Now tell me, where can I find a curriculum that has that in it? How do I test that? How do I give a kid a C+ in realizing their own horrifying existence? You can't. You ultimately have no control over the trip each and everyone of us is on. I can sell all this bullshit all I want to, but no matter what anyone says, I don't believe any of us really know what the hell is going on. How do you teach what you don't really know, what you never will know and what no one else knows?
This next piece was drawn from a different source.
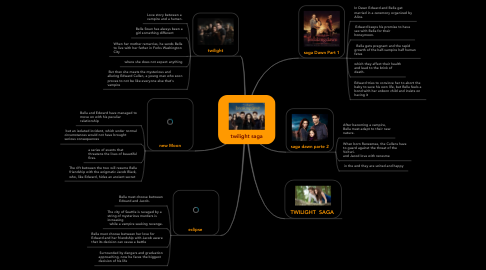 Mind Map: twilight saga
What I'm trying to say from the bottom of my soul is that I am not teaching with enough love. It is the one unexplainable thing we have left. I want more LOVE in my teaching you know? I want my students to feel the love. I want you to feel the love all the way from over there. I want to blast it out of my chest like a fire extinguisher filled with explosive rainbows. I want there to be haphazard love splashed all over everywhere like a loose garden hose in a small room so that no one is left dry from love. All you can do is look around and laugh at how unbelievably soaked you are in love. And that is the one thing I can change. I thought I was bringing enough love to the table everyday. But I got lazy. I got fat, and out of shape with love. Maybe I'm not the only one. I'm not waiting for tomorrow to start blasting people with my sunshine lazer beam dammit. You better look out. You better not try to hide in a dark shadowy corner somewhere cuz I'll find you, you and your sad little but are mine.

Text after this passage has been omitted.